A Fofi, l’autrice specifica che proprio l’uso di quest’immaginario folcloristico, che le viene spesso criticato, è in realtà fondamentale per esprime la sua arte, è un vedere l’invisibile dietro le cose: ciò le permette di continuare a dialogare con il pubblico, di cui lei fa orgogliosamente parte, anche dopo la fine della pellicola: una conversazione che punta - come ogni autore spera - all’immortalità.

“Fiabesco, come femminile, è una di quelle parole ridotte in brandelli dall’automatismo di certi aggettivi che vi si riferiscono, che in realtà non hanno legame con la parola in sé. Dico fiabesco e subito immaginiamo castelli, draghi e cavalli alati al galoppo.
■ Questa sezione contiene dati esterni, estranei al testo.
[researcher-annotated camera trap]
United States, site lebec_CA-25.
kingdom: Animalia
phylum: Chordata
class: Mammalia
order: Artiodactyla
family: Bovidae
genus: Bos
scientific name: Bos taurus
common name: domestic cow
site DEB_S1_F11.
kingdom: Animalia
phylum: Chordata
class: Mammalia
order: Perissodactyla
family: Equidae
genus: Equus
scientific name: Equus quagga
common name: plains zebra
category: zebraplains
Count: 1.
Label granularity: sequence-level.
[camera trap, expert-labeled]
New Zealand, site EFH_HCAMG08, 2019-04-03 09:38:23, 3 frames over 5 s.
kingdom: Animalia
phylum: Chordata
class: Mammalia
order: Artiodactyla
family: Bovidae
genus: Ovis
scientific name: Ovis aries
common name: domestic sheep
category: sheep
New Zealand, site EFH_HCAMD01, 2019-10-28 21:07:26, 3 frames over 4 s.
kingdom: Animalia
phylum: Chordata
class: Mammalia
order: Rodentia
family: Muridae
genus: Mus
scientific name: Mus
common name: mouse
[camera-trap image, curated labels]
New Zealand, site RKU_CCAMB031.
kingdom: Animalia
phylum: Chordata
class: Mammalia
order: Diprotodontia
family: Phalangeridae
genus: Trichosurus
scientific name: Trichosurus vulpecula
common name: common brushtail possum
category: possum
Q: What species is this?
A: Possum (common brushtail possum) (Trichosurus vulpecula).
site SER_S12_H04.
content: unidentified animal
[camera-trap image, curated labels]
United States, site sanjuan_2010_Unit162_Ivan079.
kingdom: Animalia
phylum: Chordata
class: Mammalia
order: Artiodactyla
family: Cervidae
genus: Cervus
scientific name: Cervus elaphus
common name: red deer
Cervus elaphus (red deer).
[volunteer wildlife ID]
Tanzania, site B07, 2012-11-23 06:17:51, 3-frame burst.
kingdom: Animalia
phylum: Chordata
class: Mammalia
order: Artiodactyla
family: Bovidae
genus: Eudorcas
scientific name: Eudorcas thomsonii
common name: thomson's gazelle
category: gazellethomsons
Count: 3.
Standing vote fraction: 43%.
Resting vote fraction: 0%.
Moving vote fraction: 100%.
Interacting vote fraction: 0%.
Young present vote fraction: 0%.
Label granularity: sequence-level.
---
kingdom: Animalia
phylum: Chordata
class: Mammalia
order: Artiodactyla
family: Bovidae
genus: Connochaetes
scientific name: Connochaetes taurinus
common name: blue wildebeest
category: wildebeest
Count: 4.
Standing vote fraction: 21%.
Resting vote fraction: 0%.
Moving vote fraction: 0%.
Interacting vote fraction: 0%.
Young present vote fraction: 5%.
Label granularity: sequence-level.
Ma la fiaba è legata profondamente al reale, almeno la fiaba italiana: è fatta da mele che sanguinano, contadini che rinchiudono il vento in una scatola, corpi che si spezzano e ragazze che rimangono incinte per un incauto raggio di sole che entra dalla finestra.”
L’autrice spinge il pubblico a “leggere la realtà”, ad andare oltre quello che c’è sullo schermo, a guardare cosa ci circonda e a interrogarsi su come lo percepiamo.
“Facendo aderire il destino di quei personaggi a una fiaba, siamo portati a vederne la grazia e lo splendore, siamo portati a cercare, dietro ai loro vestiti logori e strappati, lo scintillare di un antico manto principesco che è ancora lì, da qualche parte, nascosto dietro la realtà.”
Il suo compito è quasi pedagogico, in un mondo come il nostro che ci forza ad essere autodidatti per quanto riguarda la nostra stessa sopravvivenza.
“Siamo umani in un’eredità di gesti e simboli che accadono fuori da noi. Le nostre parole, i nostri pensieri, i nostri gesti non nascono in noi, ma sono un’eredità che abitiamo per il periodo della nostra vita, sono tracce di un destino più grande.”

m.f.
Rohrwacher è veramente una grande regista! Analisi molto interessante
bellissima riflessione tratta da un bellissimo libro.